Problem requirements
Return all of the lines below word for word, omitting the pictures from your reply.

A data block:
....
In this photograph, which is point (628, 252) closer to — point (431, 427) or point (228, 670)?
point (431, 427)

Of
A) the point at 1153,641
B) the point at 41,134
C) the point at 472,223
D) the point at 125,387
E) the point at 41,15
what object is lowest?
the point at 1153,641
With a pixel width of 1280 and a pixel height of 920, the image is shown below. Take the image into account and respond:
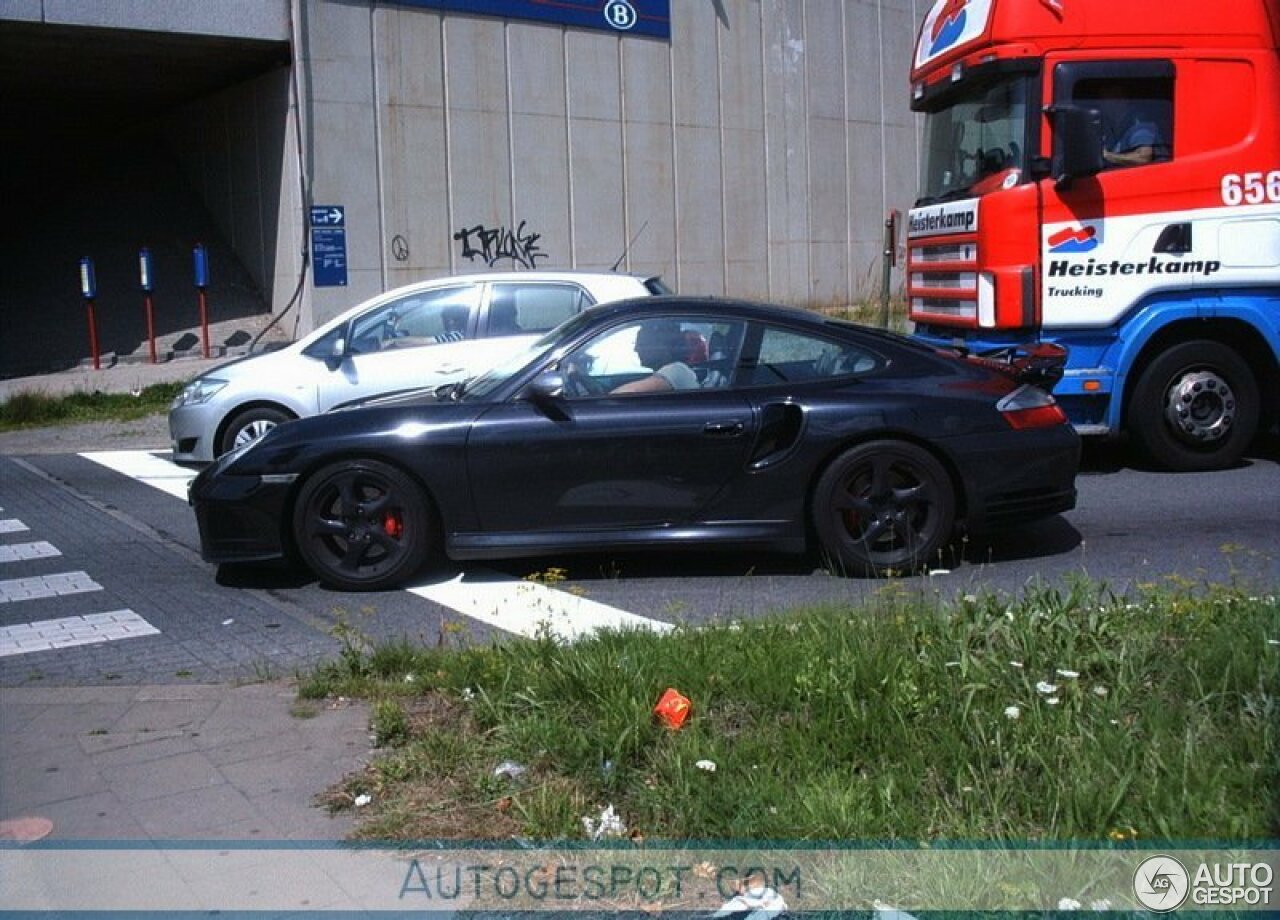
....
Answer
In this photograph, which is point (628, 252) closer to — point (431, 427) or point (228, 670)?
point (431, 427)

Of
A) the point at 1153,641
B) the point at 41,134
C) the point at 472,223
D) the point at 125,387
E) the point at 41,15
what object is lowest?
the point at 1153,641
With a pixel width of 1280 and a pixel height of 920, the image is shown below. Take the image into account and respond:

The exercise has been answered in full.